§ **Provided text**
┄┄┄┄┄┄

Administrivia: Reconsidering the Engineering and Management Tracks

At many companies, career progression is described by parallel engineering and management tracks. An engineer progresses by gaining more experience, addressing progressively more complex technical challenges, and having increasing influence over technical direction, architecture, technology trade-offs, quality, culture, and execution. Similarly, a manager progresses by supervising more people, having a broader and more critical scope of work, and providing increasing leadership over organizational objectives, strategy, risk management, alignment, staffing, culture, and execution.

What gets lost in the distinction between the engineering track and the management track is the allocation of administrative work. Without explicit attention to administrative work, it becomes implicit, cannibalizing the time of senior leaders, stifling their careers, limiting their creativity, and the organization’s ability to execute. Instead of drawing a binary distinction between engineering work and managerial work, it would benefit the industry to recognize our work falls into three categories: 1) engineering, 2) management, and 3) administration.

Engineering

Engineering is the work to design, build, integrate, evolve, optimize, or operate a product or a process. Engineering isn’t just about designing or building new things, it is also about improving existing products or processes to make them faster, cheaper, more scalable, higher quality, more secure, and so on. At an engineering company, the most junior engineers will be responsible for well-defined, independent tasks, whereas the most senior engineers will oversee multiple high-profile projects involving significant business risks, evaluate and introduce new technologies and solutions, all while leading and mentoring other engineers. Engineering is the essential work—without it, the administrative work and the managerial work serve no purpose.

Management

Managing includes project execution, recruiting, hiring, layoffs, mentoring, one-on-one meetings, performance reviews, promotions, team design, team culture, organizational objectives, and organizational values. Most people will think of these responsibilities as the job of a typical “manager”, but I see it differently: these must be shared responsibilities, a part of everyone’s job.

It would be silly for a manager to hire, promote, or write a performance review for someone without consulting with the engineers who have worked closely with the person they are evaluating—hands-on engineering work is a keen way to observe individuals, and the organization, in ways a manager cannot. All engineers should be involved in recruiting, interviewing, mentoring, giving feedback, in addition to shaping team culture and organizational values.[1] A junior engineer may serve on interview panels and mentor an intern while learning to embody organizational values, whereas a senior engineer may define and recruit for engineering roles, mentor many engineers, have a few direct reports, speak at internal or external conferences, and shape organizational values.

Furthermore, when engineers have agency, context, and clear objectives, superior outcomes are often achieved when they are also responsible for managing project execution, without the need for separate project management or product management functions.[2] Junior engineers can manage individual projects, while the most senior engineers can manage multiple projects that may span months or years and often cross organizational boundaries.

Administration

Administrative work is everything else, including roadmaps, status reporting, execution metrics, capacity planning, facilitating decision making, budgeting, approving timesheets, approving expense reports, approving time off, desk allocations, booking meetings, booking travel, scheduling training, immigration processing, software licensing, vendor agreements, non-disclosure agreements, procurement, purchase orders, and so much else. Just like engineering and managerial work, contributions vary depending on level. A manager might be directly responsible for some administrative work, whereas a director will build whole organizations to achieve some of these functions, like supervising product management or project management teams.

┄┄┄┄┄┄

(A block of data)

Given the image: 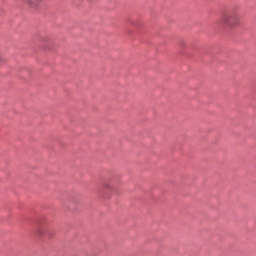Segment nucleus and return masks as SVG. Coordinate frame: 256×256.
Instances as JSON below:
<instances>
[{"mask_svg": "<svg viewBox=\"0 0 256 256\" xmlns=\"http://www.w3.org/2000/svg\"><path fill=\"white\" fill-rule=\"evenodd\" d=\"M220 21L225 27L235 29V27L241 25V16L237 12H224L221 15Z\"/></svg>", "mask_w": 256, "mask_h": 256, "instance_id": "obj_1", "label": "nucleus"}, {"mask_svg": "<svg viewBox=\"0 0 256 256\" xmlns=\"http://www.w3.org/2000/svg\"><path fill=\"white\" fill-rule=\"evenodd\" d=\"M42 2L43 0H26L25 1L26 5H28L30 9H37V7H39V5H41Z\"/></svg>", "mask_w": 256, "mask_h": 256, "instance_id": "obj_2", "label": "nucleus"}, {"mask_svg": "<svg viewBox=\"0 0 256 256\" xmlns=\"http://www.w3.org/2000/svg\"><path fill=\"white\" fill-rule=\"evenodd\" d=\"M2 63H5V58L3 57V55L0 54V65H1Z\"/></svg>", "mask_w": 256, "mask_h": 256, "instance_id": "obj_3", "label": "nucleus"}]
</instances>
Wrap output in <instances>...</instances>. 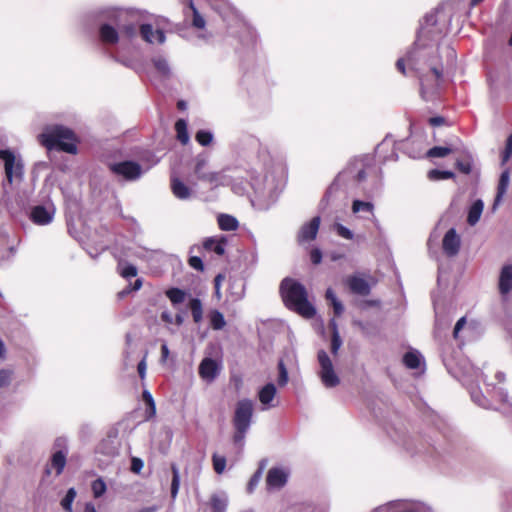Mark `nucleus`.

┄┄┄┄┄┄

§ **Work required**
Please list the areas over which, according to the article on engineering and management tracks, an engineer gains increasing influence while progressing. You won't need the records.

§ **Task answer**
- Technical direction
- Architecture
- Technology trade-offs
- Quality
- Culture
- Execution